Beyond traditional inspection systems, companies are now experimenting with digital twin technologies to enhance predictive accuracy. Zhong et al. (2023) reviewed how digital twins can monitor manufacturing deviations in real-time and update gear mesh models accordingly, while Rajkumar et al. (2025) presented a combined AI digital twin architecture for dynamic tolerance adjustment in critical NVH components [14,15].

In addition to inline measurement advancements, improvements have been made in EOL noise inspection techniques. Several specialized testing methods help identify noise-prone gears before final assembly. One such method is the Single Flank Test (SFT), in which a gear and a master gear rotate in quasi-static engagement while high-precision angular sensors measure relative displacement. This provides an instantaneous transmission error (TE) curve, revealing meshing precision across different frequency bands. While highly accurate and repeatable, SFT is slow and therefore not feasible for mass-production-level testing. A faster alternative is the Structure-Borne Noise (SBN) test, where the gear is run at higher rotational speeds (e.g., 1000 RPM), and accelerometers measure vibrations on the test bench. The advantage of SBN is that it is extremely fast (taking just seconds), though its reliability is sometimes influenced by test rig resonance. To mitigate this, manufacturers use torsional acceleration testing (TAT), where rotational acceleration sensors are placed on shafts, measuring only the torsional vibration generated by the gear mesh. These methods are widely employed by automotive manufacturers to identify noisy gear pairs before final transmission assembly, ensuring that the most acoustically problematic components are removed before they enter vehicles.

In recent years, a new paradigm has emerged in manufacturing: data-driven quality management, which leverages Industry 4.0 technologies to uncover predictive patterns in large datasets. In this approach, manufacturers integrate sensor data, machine logs, and quality control measurements to implement predictive analytics, identifying potential defects before they occur. Traditional quality assurance is often reactive, whereas predictive quality control monitors products and processes in real-time. If certain manufacturing trends shift in an undesirable direction, an AI algorithm can flag that upcoming parts are likely to fail quality checks, allowing for timely corrective action. This is particularly useful in complex noise and vibration issues, where multiple interrelated variables influence the outcome. As a result, ML and artificial intelligence (AI) are increasingly being integrated into industrial quality control processes, not just for post-production analysis but also for real-time decision support.

3.1. Industry Examples of Machine Learning-Based Noise Prediction

Several industrial case studies demonstrate the effectiveness of ML in gear noise prediction. In a recent study, Lee and Park (2023) examined an automotive gearbox, investigating how measured gear deviations (microgeometry errors) correlate with gear noise levels. Their findings showed that a ML-based model (using decision trees and ensemble algorithms) could predict gear whine noise with significantly higher accuracy than traditional linear models.
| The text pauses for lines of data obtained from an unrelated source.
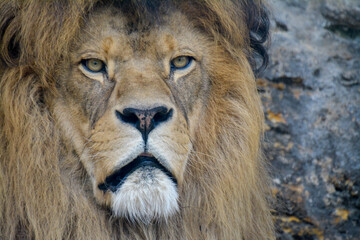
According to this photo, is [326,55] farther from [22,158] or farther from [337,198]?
[22,158]

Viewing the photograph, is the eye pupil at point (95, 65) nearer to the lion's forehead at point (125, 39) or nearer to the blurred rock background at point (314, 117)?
the lion's forehead at point (125, 39)

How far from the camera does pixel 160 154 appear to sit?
9.59 feet

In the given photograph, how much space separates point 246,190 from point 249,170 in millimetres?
131

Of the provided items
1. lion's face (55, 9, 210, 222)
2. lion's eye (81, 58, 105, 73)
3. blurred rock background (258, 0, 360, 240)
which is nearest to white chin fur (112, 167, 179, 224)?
Result: lion's face (55, 9, 210, 222)

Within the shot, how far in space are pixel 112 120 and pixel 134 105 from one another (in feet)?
0.49

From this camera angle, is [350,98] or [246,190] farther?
[350,98]

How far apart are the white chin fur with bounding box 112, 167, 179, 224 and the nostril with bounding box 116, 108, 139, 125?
9.7 inches

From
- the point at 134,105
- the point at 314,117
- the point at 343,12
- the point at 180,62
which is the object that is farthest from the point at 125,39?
the point at 343,12

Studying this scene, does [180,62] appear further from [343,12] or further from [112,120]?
[343,12]

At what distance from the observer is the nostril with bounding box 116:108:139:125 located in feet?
9.51

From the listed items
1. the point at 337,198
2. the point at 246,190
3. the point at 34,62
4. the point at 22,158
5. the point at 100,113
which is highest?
the point at 34,62

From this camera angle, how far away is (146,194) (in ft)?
9.59

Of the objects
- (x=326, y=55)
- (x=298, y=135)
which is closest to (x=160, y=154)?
(x=298, y=135)

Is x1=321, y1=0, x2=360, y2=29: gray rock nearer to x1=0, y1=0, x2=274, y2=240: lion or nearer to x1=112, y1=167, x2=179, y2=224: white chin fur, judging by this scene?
x1=0, y1=0, x2=274, y2=240: lion
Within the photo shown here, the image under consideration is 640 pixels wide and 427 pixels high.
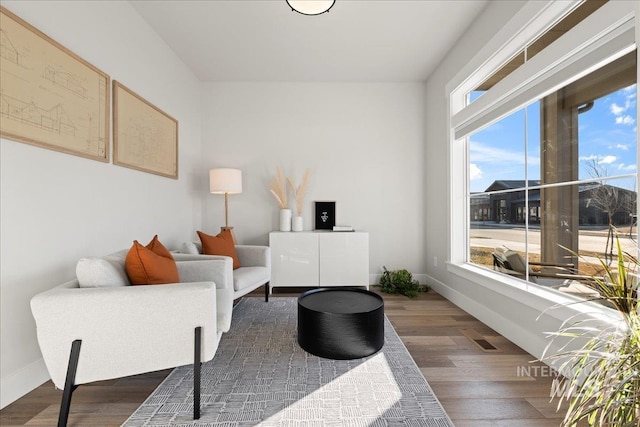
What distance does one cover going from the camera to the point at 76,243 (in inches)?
78.6

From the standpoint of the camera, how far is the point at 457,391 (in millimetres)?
1693

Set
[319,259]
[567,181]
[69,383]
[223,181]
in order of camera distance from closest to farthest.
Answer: [69,383]
[567,181]
[223,181]
[319,259]

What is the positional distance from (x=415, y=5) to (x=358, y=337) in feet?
8.79

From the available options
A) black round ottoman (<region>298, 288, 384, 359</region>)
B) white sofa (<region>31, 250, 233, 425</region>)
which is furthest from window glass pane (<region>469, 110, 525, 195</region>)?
white sofa (<region>31, 250, 233, 425</region>)

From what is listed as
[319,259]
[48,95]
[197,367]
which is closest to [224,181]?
[319,259]

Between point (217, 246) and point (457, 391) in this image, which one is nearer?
point (457, 391)

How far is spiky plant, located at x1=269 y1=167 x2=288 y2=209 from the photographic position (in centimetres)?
394

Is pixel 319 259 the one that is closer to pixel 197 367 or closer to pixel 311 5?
pixel 197 367

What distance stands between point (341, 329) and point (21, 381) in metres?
1.78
They experimented with multiple ML algorithms—including decision trees, Random Forest, Gradient Boosting (XGBoost, LightGBM)—and compared them against classical multiple linear regression. The best-performing model was XGBoost (version 1.7.6), which outperformed simple linear regression in terms of predictive accuracy. This study provided strong evidence that gear manufacturing measurement data and noise test results can be linked through ML, enabling early noise detection based on manufacturing data [6].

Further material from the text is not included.